Azerbaijan’s State Oil Fund increased investment in emerging markets and lower-rated bonds last year to boost returns as the Caspian Sea nation cut crude production for a third year.
The fund raised its emerging-markets holdings to about 14 percent in 2012 from 9.5 percent the year before, the Baku-based Sofaz, as it’s known, said today on its website. The European Union remained the largest destination for its investments at the end of the year, it said.

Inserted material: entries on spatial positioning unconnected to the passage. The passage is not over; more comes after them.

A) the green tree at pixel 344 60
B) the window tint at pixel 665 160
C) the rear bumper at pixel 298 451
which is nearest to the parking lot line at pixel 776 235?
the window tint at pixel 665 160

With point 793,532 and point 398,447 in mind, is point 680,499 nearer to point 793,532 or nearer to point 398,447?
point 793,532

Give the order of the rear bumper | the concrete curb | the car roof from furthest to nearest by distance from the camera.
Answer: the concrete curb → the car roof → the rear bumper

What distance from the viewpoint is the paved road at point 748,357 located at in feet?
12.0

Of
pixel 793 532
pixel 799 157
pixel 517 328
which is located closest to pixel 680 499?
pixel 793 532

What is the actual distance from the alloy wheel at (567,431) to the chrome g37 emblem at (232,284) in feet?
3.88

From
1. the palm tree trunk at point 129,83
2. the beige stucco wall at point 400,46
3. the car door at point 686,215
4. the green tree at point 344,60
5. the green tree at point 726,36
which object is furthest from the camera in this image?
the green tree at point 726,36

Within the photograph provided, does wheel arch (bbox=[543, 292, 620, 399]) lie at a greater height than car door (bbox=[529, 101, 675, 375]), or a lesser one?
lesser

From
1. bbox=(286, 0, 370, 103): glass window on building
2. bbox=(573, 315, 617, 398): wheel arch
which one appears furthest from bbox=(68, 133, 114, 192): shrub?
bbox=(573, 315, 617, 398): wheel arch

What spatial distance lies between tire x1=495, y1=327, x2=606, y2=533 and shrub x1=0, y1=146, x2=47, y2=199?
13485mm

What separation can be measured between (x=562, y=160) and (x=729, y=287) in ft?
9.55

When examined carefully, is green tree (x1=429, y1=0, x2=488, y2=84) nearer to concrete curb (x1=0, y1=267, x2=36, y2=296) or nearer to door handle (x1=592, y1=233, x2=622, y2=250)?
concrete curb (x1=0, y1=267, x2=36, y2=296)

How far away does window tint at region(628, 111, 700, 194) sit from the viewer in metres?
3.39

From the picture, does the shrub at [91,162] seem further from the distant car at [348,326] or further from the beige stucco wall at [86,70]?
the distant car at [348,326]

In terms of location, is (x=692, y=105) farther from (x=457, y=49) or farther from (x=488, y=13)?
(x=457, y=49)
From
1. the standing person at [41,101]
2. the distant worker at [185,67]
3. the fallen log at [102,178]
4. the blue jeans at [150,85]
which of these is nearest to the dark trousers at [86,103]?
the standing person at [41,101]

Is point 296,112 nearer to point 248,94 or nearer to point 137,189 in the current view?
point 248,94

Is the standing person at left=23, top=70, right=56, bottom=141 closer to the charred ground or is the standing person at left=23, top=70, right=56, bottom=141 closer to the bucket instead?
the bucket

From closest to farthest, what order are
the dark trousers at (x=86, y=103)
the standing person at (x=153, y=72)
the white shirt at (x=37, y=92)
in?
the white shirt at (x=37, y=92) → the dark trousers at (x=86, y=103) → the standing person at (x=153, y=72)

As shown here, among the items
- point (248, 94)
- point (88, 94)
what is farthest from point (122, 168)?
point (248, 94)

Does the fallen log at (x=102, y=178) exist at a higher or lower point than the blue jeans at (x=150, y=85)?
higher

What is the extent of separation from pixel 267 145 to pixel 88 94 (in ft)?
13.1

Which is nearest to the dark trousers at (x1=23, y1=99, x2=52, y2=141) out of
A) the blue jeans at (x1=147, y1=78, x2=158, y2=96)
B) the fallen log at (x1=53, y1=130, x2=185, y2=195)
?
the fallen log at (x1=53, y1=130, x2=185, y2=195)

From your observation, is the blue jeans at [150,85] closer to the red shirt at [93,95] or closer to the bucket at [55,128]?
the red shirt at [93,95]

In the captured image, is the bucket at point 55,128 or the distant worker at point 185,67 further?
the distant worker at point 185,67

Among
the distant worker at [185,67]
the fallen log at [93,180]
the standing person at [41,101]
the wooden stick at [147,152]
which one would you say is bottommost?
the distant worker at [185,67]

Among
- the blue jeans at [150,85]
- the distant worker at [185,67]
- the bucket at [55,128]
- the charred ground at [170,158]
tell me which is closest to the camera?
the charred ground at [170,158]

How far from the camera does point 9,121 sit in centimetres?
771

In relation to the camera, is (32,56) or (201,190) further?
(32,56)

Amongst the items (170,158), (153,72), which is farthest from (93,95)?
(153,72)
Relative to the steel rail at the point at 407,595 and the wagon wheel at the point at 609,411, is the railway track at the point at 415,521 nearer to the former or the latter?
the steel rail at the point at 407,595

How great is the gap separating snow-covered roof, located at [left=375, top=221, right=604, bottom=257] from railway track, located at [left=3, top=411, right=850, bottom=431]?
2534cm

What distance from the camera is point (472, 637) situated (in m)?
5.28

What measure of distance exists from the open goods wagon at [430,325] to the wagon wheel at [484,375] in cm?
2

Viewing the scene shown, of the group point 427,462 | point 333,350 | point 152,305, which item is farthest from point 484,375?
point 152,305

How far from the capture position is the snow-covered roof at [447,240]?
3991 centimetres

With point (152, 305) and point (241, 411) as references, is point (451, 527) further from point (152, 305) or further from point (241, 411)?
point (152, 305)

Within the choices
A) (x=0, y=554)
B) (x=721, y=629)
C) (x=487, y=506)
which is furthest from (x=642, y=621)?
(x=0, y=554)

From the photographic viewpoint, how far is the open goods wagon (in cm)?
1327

Purchases of Turkish and Russian bonds contributed to a “significant rise” in debt holdings rated A or lower, Sofaz said. Investments in bonds with the highest AAA rating accounted for almost 33 percent of Sofaz’s holdings, down from 36 percent the previous year, and AA-rated notes fell to 11 percent from 14.3 percent in 2011, it said.
Sofaz, established in 1999 to manage income from the sale of oil and natural gas, had $34.7 billion of assets as of July 1, an increase of 1.6 percent from the end of last year, it said today in an e-mailed statement. The assets are equivalent to almost 50 percent of the nation’s economy.
The fund started investing in gold, real estate, Australian dollars, Russian rubles and Turkish lira last year to diversify its holdings. Sofaz has bought 22.4 tons of gold as of July 1, according to the statement.
The third-largest oil producer in the former Soviet Union after Russia and Kazakhstan has cut production since 2010 when output peaked at 51 million metric tons. Azerbaijan pumped 43 million tons of oil last year, down from 46 million tons in 2011.